Curriculum
The core of the Montessori Primary Curriculum is made up of Practical Life, Sensorial, Language, Math, Science, Geography, Botany and Art.
Practical Life
This includes daily living tasks, such as polishing shoes, sweeping, and buttoning a shirt. They also learn how to tie their shoes and put on their coats, prepare their own snacks and drinks, go to the bathroom without help, and clean up after themselves if they spill something. To the child, these are meaningful activities that involve caring for himself, other people, and the environment. They also help the child concentrate, expand his attention span, and improve hand-eye coordination.
Sensorial
These materials isolate a defining quality, such as color, size, sound, texture, or shape. They help to develop the child’s visual, auditory, and tactile senses. Some Exercises make sure children use all five senses to learn. For example, a child studying about fall gathers leaves and feels how brittle they are.
Language
The language materials include objects and pictures to be named, matched, labeled, and classified to aid vocabulary development. Textured letters allow the child to feel and see the alphabet, while the moveable alphabet leads the child towards reading. Once the child begins to blend sounds to make words, a variety of materials are available, ranging from simple three-letter, short-vowel words to read, to materials designed to teach long-vowel sounds, phonograms, and parts of speech. Children are encouraged to express themselves verbally and are taught to trace and recognize letters as a precursor to learning reading, spelling, grammar, and handwriting skills. A wide variety of reading materials are used to gain proficiency and a love of reading.
Math
Math is a concrete experience in the Montessori classroom. The children are constantly manipulating objects in their efforts to understand number concepts.
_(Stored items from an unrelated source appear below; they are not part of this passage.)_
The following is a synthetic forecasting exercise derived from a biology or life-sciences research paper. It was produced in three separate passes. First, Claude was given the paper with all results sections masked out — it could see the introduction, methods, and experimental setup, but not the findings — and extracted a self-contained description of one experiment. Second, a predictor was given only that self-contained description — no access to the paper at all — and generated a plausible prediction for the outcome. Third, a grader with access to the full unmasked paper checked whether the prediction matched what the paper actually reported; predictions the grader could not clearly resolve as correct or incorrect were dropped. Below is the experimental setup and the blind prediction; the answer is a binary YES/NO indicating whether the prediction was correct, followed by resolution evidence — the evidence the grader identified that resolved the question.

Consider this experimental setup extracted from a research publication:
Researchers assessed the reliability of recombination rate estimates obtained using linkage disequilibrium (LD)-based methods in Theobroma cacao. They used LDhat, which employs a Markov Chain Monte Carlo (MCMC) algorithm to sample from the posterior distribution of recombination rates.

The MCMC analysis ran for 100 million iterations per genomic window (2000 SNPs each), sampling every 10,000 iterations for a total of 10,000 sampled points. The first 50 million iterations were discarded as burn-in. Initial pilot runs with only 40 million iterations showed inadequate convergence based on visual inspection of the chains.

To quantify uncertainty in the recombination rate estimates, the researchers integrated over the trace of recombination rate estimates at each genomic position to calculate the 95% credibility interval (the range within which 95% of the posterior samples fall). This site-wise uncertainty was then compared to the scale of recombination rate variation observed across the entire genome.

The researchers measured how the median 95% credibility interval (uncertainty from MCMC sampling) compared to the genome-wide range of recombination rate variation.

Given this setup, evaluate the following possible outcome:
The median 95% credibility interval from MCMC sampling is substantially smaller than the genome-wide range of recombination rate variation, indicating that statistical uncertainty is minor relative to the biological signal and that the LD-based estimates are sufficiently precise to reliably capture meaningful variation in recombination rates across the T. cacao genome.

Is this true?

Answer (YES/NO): YES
The early materials are designed to teach the very basics, such as the quantity and symbols of the numbers one to ten. Spindle boxes allow the child to see what “nothing” or zero looks like. Moving toward the more advanced materials, bead bars teach concepts ranging from units, tens, hundreds, and thousands, to addition, multiplication, subtraction and division. Children learn about numbers through hands-on learning using concrete materials, such as the golden beads that represent the hierarchy of the decimal system, for example These traditional materials are supplemented with teacher-made games and materials for learning a variety of simple concepts, such as time, money, and fractions.
Science
Science activities are nature-based, and include the study of different animals, a variety of plant types, and environments around the world that support this wide range of flora and fauna. Love and respect for all life are emphasized.
Geography
Children are given an introduction to physical and cultural geography through the use of wooden puzzle maps, activities with objects from other countries, and international celebrations and snacks throughout the year. Songs, stories and games are incorporated into daily routines as we “travel” the globe visiting a different continent each month.
Art
Painting, color mixing, collage, and printmaking are just some of the activities provided to show the care and use of art materials, to encourage creativity, and just to have fun! Every week there is a different topic which helps children to explore the art world.
French/Spanish
We have a French and Spanish teachers who prepare lessons on a weekly basis for the children to include numbers, colors, and general conversation in Spanish and French.
Evaluation
Because Montessori believes in individually paced academic progress, we do not assign letter grades or rank students within each class according to their achievement. Student progress, however, is measured in different ways, which includes:
Student Self-Evaluation
At the preschool level, students will often prepare a monthly self-evaluation of the past three month’s work: what they accomplished, what they enjoyed the most, what they found most difficult, and what they would like to learn in the three months ahead. When completed, they will meet with the teachers, who will review it and add their comments and observations.
Conferences
Once the students’ three-month self-evaluations are complete, parents, students, and teachers will hold a family conference two or three times a year to review their children’s portfolios and self-evaluations and go through the teachers’ assessment of their children’s progress.
Progress Reports
Our teachers provide progress reports twice a year. They prepare a written narrative report discussing each student’s work, social development, and mastery of fundamental skills.